====== Text for analysis ======

Normal Accidents Living with High Risk Technologies

Normal Accidents Living with High Risk Technologies by Charles Perrow, published by Princeton University Press in 1999, is a revised edition that spans 451 pages. This book analyzes the social dimensions of technological risk, arguing that traditional engineering safety measures often fail due to the inherent complexity of systems. Perrow contends that these safety precautions can inadvertently lead to new types of accidents, as illustrated by historical events like the Chernobyl disaster.
Readers will find a comprehensive examination of risk through the lens of complex versus linear interactions and tight versus loose coupling. The revised edition includes a new afterword that reviews significant accidents from the past fifteen years, such as Bhopal and the Challenger disaster, while also addressing the Y2K computer issue as a modern example of a “Normal Accident.” This work engages with themes in health and safety, emergency medicine, and the social aspects of technology and engineering.

====== Data listing ======

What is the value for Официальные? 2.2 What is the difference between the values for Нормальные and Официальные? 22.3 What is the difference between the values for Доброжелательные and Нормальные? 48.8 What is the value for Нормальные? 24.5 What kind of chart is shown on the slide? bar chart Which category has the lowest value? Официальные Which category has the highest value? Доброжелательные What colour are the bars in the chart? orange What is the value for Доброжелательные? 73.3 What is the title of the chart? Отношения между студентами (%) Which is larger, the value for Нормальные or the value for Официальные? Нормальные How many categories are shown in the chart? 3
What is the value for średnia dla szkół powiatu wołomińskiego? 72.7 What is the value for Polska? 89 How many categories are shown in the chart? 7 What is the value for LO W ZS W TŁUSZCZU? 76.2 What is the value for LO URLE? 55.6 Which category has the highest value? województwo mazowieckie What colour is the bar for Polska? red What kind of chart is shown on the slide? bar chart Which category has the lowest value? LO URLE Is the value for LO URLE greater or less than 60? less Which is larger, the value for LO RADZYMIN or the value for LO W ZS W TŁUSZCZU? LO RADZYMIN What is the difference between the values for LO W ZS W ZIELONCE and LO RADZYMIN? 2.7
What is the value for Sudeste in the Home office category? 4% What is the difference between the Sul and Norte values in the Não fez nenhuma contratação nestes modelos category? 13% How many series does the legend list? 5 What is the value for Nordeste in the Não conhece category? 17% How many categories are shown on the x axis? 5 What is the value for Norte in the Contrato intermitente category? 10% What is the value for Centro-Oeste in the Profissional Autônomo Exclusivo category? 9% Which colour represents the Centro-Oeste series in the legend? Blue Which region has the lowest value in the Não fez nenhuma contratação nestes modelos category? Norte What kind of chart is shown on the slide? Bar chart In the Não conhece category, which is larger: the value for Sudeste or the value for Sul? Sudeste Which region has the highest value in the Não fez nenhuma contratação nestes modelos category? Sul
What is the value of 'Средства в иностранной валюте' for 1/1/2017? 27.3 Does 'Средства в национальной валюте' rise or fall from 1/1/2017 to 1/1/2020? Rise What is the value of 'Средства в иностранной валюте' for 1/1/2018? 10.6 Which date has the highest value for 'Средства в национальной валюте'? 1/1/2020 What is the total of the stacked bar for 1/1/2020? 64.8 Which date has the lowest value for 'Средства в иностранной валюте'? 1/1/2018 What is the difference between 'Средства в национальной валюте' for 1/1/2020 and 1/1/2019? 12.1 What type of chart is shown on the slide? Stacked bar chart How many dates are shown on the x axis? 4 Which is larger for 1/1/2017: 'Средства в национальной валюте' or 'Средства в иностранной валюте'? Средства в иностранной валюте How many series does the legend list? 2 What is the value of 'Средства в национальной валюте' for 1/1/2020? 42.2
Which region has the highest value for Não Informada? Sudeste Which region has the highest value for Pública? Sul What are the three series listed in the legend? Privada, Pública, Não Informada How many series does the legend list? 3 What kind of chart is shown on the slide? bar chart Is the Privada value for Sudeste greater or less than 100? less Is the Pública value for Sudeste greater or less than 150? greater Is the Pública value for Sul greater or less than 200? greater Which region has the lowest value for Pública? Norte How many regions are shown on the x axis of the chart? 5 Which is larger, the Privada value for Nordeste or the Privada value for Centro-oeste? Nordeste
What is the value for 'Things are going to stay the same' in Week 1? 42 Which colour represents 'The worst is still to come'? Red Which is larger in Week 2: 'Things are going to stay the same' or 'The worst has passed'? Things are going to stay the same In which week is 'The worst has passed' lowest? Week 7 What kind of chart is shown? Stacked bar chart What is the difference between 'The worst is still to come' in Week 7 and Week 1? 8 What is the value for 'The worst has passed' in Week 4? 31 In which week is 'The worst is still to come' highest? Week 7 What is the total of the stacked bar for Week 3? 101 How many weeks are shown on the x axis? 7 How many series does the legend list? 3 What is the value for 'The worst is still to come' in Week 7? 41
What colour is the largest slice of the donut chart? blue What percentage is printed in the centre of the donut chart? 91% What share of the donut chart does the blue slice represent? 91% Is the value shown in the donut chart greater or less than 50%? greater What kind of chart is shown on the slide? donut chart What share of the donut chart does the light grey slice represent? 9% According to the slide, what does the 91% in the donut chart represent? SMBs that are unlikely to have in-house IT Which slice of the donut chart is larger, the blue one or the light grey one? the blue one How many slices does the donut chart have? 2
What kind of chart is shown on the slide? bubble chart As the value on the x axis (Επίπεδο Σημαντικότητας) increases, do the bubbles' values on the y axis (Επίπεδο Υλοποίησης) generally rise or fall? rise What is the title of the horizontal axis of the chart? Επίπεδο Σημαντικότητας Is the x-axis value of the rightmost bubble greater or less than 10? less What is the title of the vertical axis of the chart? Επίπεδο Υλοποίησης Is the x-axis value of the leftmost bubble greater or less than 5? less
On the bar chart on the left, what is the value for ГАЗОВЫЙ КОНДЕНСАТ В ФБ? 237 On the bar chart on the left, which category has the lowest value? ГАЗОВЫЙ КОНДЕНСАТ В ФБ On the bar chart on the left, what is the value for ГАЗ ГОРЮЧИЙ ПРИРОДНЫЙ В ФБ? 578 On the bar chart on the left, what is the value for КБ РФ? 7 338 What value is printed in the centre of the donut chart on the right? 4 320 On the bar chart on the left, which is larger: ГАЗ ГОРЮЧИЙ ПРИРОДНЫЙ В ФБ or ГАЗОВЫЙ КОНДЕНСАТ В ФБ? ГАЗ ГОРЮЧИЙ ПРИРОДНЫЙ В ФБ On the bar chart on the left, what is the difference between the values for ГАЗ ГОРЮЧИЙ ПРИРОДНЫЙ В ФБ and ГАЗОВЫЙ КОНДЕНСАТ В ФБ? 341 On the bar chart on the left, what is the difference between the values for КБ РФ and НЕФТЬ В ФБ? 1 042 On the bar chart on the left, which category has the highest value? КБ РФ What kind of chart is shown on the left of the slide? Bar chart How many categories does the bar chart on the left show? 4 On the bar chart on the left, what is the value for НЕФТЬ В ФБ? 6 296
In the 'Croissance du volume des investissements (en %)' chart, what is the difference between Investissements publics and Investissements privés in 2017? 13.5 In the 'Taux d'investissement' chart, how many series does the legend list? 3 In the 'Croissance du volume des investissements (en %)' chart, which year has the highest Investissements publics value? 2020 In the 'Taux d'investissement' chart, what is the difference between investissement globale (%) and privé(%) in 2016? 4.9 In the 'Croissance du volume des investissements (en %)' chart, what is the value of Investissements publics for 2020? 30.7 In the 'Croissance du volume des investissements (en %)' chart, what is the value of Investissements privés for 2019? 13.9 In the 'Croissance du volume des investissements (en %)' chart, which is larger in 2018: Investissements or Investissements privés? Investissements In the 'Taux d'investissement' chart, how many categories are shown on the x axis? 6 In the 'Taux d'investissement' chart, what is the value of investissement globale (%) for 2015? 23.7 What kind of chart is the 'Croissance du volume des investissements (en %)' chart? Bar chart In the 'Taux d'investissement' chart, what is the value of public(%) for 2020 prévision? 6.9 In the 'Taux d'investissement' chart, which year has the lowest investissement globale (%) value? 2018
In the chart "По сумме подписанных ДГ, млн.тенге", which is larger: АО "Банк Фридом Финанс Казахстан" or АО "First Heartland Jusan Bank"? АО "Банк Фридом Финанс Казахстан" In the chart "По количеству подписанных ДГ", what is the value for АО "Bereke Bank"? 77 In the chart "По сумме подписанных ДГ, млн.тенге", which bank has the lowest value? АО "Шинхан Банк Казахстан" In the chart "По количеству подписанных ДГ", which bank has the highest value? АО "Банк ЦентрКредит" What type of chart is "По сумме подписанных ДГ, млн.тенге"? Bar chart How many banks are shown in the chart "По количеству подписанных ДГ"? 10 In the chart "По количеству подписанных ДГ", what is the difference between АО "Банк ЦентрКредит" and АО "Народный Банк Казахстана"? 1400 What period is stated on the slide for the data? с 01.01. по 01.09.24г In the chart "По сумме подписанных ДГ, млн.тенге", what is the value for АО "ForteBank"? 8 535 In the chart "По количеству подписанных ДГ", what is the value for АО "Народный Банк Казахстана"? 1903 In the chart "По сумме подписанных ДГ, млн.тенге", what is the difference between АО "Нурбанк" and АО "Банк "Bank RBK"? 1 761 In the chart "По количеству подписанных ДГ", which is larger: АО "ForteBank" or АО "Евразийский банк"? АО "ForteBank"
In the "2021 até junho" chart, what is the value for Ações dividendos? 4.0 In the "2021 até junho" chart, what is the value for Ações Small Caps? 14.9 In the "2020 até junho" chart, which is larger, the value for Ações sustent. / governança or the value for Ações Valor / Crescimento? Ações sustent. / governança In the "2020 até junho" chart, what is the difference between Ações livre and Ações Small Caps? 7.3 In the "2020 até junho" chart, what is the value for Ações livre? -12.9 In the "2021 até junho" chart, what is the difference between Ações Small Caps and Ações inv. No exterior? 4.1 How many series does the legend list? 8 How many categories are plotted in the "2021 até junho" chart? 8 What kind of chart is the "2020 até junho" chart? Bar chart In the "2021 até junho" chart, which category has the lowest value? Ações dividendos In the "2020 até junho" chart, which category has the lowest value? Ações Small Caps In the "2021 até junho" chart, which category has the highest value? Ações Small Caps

======

**Work task 1**.
Answer these questions from the book description:
(a) Which press published the revised edition, and in what year?
(b) What two contrasts does the book use to examine risk?
(c) Which computer issue does the new afterword address as a modern example of a "Normal Accident"?
**Work task 2**. Reproduce word for word the passage of the book description starting at "Normal Accidents Living with High Risk Technologies by" and ending at "the Chernobyl disaster.".

**Worked solution 1**.
(a) Princeton University Press, in 1999.
(b) Complex versus linear interactions, and tight versus loose coupling.
(c) The Y2K computer issue.

**Worked solution 2**.
Normal Accidents Living with High Risk Technologies by Charles Perrow, published by Princeton University Press in 1999, is a revised edition that spans 451 pages. This book analyzes the social dimensions of technological risk, arguing that traditional engineering safety measures often fail due to the inherent complexity of systems. Perrow contends that these safety precautions can inadvertently lead to new types of accidents, as illustrated by historical events like the Chernobyl disaster.